Step 5: Wire it to the model
On the Processing tab I created a process of type Execute Code, set it to run when the ASK button is pressed, and dropped in this block. It calls Gemini by its static ID and writes the answer into the display item.
DECLARE
l_messages apex_ai.t_chat_messages;
l_answer clob;
BEGIN
l_answer := apex_ai.chat(
p_prompt => :P1_PROMPT,
p_system_prompt => 'You are a helpful assistant inside an Oracle APEX app. Answer clearly and keep it brief.',
p_service_static_id => 'GEMINI_SVC',
p_messages => l_messages );
:P1_ANSWER := l_answer;
END;
A quick note on APEX_AI.CHAT for anyone new to it. The p_system_prompt sets the ground rules for the model. The p_service_static_id is the static ID you typed when creating the service, and if you leave it out APEX falls back to the application default service. The p_messages collection is how you carry context across turns if you later want a real conversation. Save, run the page, type a question, and the answer lands in the box.
Step 6: The moment that sold me
Here is the bit I really wanted to test. To run the same page on Mistral instead of Gemini, I changed exactly one line.
p_service_static_id => 'MISTRAL_SVC',
That was the whole change. No new payload code, no reshaping the request for a different provider, no fiddling with how the response comes back. APEX normalizes all of that behind the scenes, so my page logic stayed identical while the model answering the question switched completely. If you set one of the services as the application default, you can even leave the static ID out entirely and swap providers from the application AI settings without touching the page at all.

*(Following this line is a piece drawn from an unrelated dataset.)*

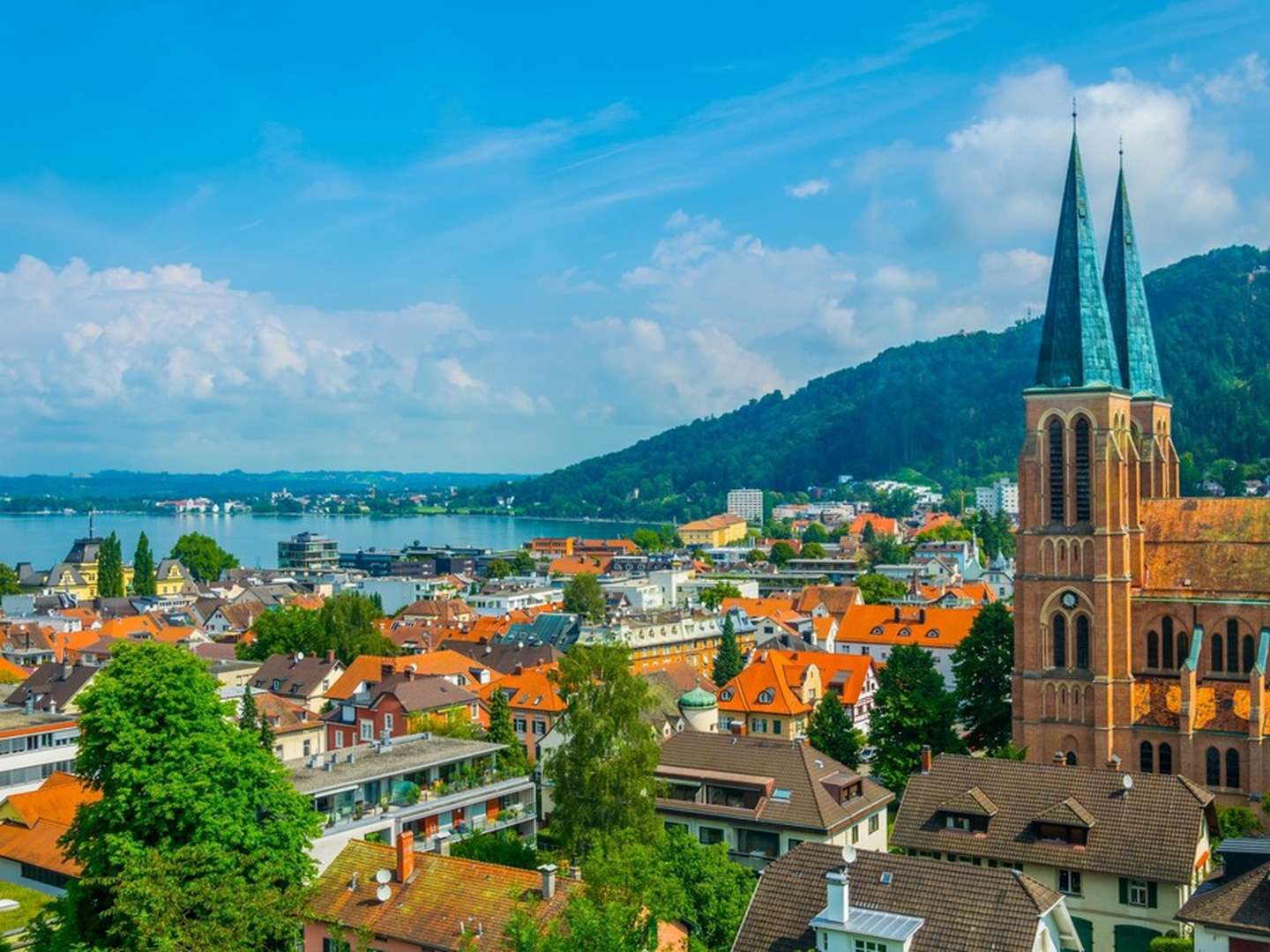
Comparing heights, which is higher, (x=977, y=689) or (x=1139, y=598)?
(x=1139, y=598)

The no code path, in case you prefer it
If you would rather not write PL/SQL, APEX has a fully declarative option too. On a button, add a Dynamic Action with the action Show AI Assistant, point it at your Gemini or Mistral service, and give it a system prompt. That opens a ready made chat dialog with zero code. You set the service and a consent message once on the application level AI page, and the consent prompt shows to the user the first time they open the assistant. I like having both options, the dialog for a quick chat and the API when I want the answer inside my own logic.
What I learned along the way
- Test Connection saves time. Almost every early failure I had was a base URL typo, and the test caught it before I wasted time debugging the page.
- The static ID is the glue. It has to match in the service and in your PL/SQL exactly. A mismatch there was the cause of my one blank answer.
- Free tiers have limits. Both providers rate limit the free plans, which is fine for learning and demos but worth knowing if you script a lot of calls in a row. Check the current limits in the provider console before a big demo.
- Model names change, the setup does not. When a newer Gemini or Mistral model ships, you swap the AI Model field and carry on. Nothing else in the app cares.
Wrapping up
What stayed with me is how little there is to it. Two service definitions, a static ID each, and one API call, and my APEX app was talking to two different families of models, both on free keys. The provider abstraction is the real win here. You are not locking your app to one vendor, you are choosing per task and switching whenever it makes sense, and you can prove the whole thing without spending anything.
If you try this with a different model or build something bigger on top of it, I would love to hear how it goes. This was a genuinely fun afternoon, and that is rare praise for anything involving AI plumbing.